Concurrent Disjoint Set Union

Abstract

Disjoint set union is a classical problem in sequential data structures with a wide range of applications. The compressed trees algorithm with a good linking rule, such as linking by rank, or a good compaction rule, such as splitting, yields an amortized logarithmic time solution. In fact, using both rules together yields an optimal amortized inverse-Ackermann (almost constant) time solution to the problem. However, even constant time algorithms may be too slow for some huge practical instances of set union that arise in model checking, making concurrent set union algorithms paramount.A previous work by Anderson and Woll gave an algorithm for concurrent set union that uses the \(CAS{} \)(compare-and-swap) synchronization instruction, which is commonly supported on multi-processors.
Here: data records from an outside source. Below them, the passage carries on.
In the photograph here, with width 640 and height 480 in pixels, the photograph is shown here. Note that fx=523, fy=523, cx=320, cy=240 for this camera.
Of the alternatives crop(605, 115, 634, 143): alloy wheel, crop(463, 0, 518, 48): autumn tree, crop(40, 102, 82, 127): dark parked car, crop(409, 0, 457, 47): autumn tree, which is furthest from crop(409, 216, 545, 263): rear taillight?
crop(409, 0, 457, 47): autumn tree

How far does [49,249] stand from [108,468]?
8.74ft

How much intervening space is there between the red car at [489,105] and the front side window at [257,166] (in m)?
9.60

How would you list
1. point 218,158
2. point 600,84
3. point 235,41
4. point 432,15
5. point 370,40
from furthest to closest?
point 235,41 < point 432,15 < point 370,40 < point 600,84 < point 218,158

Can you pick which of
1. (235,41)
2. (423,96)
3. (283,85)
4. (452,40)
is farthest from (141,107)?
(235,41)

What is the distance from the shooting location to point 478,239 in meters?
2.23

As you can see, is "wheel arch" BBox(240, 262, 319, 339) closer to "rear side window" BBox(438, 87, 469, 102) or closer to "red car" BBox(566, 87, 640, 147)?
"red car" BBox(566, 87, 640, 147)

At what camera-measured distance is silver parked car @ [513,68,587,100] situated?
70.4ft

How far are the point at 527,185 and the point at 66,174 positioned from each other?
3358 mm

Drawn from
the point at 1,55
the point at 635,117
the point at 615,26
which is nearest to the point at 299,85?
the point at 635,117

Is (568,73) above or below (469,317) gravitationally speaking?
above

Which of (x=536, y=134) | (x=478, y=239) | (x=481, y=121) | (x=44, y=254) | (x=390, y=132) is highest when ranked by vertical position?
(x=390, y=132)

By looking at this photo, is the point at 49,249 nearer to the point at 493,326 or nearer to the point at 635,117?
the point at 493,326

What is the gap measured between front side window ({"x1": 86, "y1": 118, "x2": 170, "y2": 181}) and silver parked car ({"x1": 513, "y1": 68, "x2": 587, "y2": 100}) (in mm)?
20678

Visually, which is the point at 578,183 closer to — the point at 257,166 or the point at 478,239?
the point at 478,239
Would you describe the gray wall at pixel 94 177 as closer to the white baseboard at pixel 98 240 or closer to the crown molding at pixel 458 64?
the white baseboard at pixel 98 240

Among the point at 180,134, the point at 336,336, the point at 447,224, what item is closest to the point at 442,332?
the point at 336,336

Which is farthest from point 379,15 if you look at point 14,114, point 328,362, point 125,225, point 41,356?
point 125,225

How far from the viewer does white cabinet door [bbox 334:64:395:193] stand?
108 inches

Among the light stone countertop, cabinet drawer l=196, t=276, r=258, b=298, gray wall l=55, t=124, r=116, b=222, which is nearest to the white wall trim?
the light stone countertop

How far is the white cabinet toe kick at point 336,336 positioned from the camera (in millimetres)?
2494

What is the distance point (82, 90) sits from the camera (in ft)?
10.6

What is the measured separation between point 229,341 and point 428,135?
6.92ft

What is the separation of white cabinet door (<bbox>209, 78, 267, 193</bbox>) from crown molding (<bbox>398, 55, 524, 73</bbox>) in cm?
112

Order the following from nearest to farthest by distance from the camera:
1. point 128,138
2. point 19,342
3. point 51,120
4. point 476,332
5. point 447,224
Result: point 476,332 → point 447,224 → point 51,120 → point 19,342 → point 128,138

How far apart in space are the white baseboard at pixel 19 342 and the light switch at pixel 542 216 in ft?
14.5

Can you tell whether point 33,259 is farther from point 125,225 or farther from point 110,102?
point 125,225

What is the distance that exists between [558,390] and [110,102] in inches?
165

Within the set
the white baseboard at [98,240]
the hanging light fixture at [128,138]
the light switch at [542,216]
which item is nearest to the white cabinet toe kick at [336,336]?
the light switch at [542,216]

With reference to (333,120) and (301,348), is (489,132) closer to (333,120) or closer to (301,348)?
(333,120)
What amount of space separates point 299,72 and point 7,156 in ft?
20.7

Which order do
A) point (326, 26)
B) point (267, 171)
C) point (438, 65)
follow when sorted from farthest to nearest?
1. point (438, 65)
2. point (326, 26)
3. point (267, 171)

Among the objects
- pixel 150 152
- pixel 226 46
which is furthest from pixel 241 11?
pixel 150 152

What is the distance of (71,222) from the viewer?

However, their algorithm's amortized work per operation on a set-union instance with \(n\) nodes and \(p\) processes was \(\Theta(\alpha(n,0) + p)\). Unfortunately, the \(p\)-term implies that the work per operation grows {\em linearly} with the number of processes, which in effect means that using more processors does not reduce the time per operation over a sequential implementation.In this thesis we develop randomized and deterministic \(CAS{}\)-based algorithms for disjoint set union that reduce the concurrency overhead to a {\em logarithmic} term in \(p\). Our strongest randomized algorithm has a worst-case work per operation of \(O(\log n)\) with high probability and an expected work per operation of \(\Theta(\alpha(n, \frac{m}{np}) + \log (\frac{np}{m} + 1)),\) where \(m\) is the total number of operations performed by all processes.Our strongest deterministic algorithm uses the two-word compare-and-swap operation to guarantee a worst-case work per operation of \(O(\log n)\) and an amortized work per operation of \(\Theta(\alpha(n, \frac{m}{np}) + \log (\frac{np}{m} + 1))\). Finally, we establish that logarithmic concurrency overhead is inherent to all symmetric algorithms for the problem by proving that any symmetric algorithm for set union must perform at least \(\Omega(\alpha(n, \frac{m}{n}) + \log (\frac{np}{m} + 1))\) amortized work per operation.